The usual way we travel to Varanasi, since they only have morning flights and no connections from Delhi at night (put that down on the list of inconveniences), is to stay overnight in Delhi one night to catch the 9:30am. I round the corner out of baggage and there is my favorite driver Aarvind-- we both call out happily to see each other- its 8:30 pm, sometimes he has had to come to wait for me on a delayed flight until 2 am or something crazy, but that is his job. I felt so terrible for him so I noted what a good time this was to get in. He is such a bubbly and open friendly person, just a tiny little guy.
We get to the guest house in a "gated community" where many diplomats and important people live-- doesn't it look beautiful? Picture from my room balcony.
I had no energy or time to sit and chat with Sonia, the wife of Mr. Ratna, who also works for Banaras in Delhi doing all the metal work. She had turned on the A/C 20 minutes before I arrived, the room was nice and cold, and she left me a little bottle of scotch with a bottle of tonic on my nightstand (this is what I and Mr. Ratna usually have together, but he was out of town) I thought that was so great, so perfect. She left me alone and then--I couldn't sleep a wink due to some radio or tv next door blaring all night til about 3 am. She lives one floor up, said she never heard a thing. Maybe I am already hallucinating from lack of sleep?
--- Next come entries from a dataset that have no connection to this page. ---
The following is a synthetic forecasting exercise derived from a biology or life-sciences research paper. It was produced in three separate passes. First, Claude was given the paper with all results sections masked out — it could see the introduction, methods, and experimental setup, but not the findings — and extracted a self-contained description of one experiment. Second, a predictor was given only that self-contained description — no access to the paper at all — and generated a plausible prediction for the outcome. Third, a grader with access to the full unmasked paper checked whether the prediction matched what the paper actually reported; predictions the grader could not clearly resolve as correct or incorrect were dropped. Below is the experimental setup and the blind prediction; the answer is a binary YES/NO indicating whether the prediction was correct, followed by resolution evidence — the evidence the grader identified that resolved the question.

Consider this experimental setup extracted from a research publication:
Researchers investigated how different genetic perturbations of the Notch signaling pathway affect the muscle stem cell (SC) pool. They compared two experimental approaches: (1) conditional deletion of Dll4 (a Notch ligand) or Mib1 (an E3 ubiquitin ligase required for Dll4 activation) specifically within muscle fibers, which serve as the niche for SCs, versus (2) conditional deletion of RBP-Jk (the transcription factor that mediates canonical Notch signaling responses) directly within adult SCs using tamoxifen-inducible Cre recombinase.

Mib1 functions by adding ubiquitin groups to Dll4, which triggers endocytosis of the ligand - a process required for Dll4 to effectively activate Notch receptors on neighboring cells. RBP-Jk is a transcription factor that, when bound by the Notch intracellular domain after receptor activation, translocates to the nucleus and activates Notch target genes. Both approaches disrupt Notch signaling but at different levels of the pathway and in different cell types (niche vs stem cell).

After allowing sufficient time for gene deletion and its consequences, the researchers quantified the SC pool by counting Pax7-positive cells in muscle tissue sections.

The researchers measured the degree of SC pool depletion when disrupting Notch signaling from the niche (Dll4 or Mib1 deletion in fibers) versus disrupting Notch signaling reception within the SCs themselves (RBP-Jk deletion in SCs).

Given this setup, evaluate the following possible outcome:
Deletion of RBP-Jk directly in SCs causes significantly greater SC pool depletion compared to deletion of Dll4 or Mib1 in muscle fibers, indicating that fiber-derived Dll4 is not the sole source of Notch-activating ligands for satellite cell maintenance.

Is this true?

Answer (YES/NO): NO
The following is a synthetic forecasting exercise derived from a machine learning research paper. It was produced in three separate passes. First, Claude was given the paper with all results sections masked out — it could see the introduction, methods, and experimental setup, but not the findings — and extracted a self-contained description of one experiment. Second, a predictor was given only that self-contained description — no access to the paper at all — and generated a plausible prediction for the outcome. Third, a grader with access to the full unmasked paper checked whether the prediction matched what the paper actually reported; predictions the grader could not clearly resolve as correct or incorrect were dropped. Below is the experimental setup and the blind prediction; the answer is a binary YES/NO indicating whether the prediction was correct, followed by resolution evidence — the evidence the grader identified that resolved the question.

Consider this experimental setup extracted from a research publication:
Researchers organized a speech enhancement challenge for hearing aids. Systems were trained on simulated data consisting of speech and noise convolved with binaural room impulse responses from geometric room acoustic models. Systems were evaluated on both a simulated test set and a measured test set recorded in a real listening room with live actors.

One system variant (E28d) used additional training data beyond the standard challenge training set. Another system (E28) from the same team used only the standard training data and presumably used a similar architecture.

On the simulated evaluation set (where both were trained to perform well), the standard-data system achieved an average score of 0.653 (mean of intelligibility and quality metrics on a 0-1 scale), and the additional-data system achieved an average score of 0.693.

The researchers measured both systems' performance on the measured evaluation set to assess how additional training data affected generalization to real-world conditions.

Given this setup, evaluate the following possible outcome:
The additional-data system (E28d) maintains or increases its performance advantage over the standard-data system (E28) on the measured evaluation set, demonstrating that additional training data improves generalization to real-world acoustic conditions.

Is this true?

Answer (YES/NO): YES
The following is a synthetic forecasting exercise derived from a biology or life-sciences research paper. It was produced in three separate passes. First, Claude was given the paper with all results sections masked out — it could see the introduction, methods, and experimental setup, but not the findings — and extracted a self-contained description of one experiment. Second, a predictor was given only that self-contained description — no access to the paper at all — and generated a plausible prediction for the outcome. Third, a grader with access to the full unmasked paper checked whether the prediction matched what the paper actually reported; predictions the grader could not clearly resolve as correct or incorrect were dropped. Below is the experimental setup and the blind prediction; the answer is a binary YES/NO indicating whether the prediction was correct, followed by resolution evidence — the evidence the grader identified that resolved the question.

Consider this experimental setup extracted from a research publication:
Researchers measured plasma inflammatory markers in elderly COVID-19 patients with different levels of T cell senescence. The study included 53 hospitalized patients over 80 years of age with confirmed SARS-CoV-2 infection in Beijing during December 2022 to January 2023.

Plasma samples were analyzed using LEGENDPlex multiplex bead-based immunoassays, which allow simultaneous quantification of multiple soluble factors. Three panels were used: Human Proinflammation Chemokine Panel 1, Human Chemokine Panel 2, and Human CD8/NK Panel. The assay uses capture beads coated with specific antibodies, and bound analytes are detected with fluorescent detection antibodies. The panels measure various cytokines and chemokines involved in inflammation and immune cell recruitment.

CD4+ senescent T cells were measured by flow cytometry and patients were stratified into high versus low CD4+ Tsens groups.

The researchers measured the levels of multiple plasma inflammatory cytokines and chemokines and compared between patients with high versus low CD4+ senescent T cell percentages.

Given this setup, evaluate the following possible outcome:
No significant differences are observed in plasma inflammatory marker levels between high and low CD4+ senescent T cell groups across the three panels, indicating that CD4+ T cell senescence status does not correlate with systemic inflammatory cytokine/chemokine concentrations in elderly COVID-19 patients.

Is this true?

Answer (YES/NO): NO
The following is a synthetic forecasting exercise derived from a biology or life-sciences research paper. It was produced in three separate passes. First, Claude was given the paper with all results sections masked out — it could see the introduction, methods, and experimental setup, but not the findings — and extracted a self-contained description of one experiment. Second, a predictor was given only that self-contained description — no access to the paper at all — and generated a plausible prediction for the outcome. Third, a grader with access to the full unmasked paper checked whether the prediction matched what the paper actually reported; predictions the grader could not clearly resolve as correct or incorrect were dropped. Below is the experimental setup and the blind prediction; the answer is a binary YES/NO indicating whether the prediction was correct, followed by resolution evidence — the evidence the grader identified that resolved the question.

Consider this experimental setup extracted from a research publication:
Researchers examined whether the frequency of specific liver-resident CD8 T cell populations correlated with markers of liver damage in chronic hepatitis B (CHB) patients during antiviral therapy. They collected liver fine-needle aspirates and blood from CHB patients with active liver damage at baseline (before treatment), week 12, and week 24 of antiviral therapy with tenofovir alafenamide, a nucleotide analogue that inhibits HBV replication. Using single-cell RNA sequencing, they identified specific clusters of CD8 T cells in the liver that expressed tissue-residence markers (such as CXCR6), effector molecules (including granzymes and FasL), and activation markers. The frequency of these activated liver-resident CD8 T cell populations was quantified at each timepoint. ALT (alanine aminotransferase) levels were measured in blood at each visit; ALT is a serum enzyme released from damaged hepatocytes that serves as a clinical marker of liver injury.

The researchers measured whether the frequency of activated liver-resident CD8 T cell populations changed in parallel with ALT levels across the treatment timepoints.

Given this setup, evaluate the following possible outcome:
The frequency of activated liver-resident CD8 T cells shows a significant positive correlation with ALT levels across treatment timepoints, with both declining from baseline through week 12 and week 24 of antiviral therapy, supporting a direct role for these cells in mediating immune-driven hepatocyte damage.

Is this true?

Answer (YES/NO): NO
In the morning the "boy" brings me my pot of boiling water to make my powdered coffee. Sonia says in half an hour I will bring your breakfast. Great! But as per usual again, the offering is just UNBELIEVABLY bizarre and out of this world. Noodles, a rotten chicken sandwich with melted mayonaise oozing out (who knows how old this is) and a large bottle of ketchup. Thats just what most people outside the states imagine what Americans eat for breakfast, yeah?
And so on to just a one hour flight to the holy city of Varanasi. SpiceJet. Its like JetBlue-- fun and high quality, low price. I pre-ordered and paid online for a veg meal-- I was shocked and amazed to find it really delicious.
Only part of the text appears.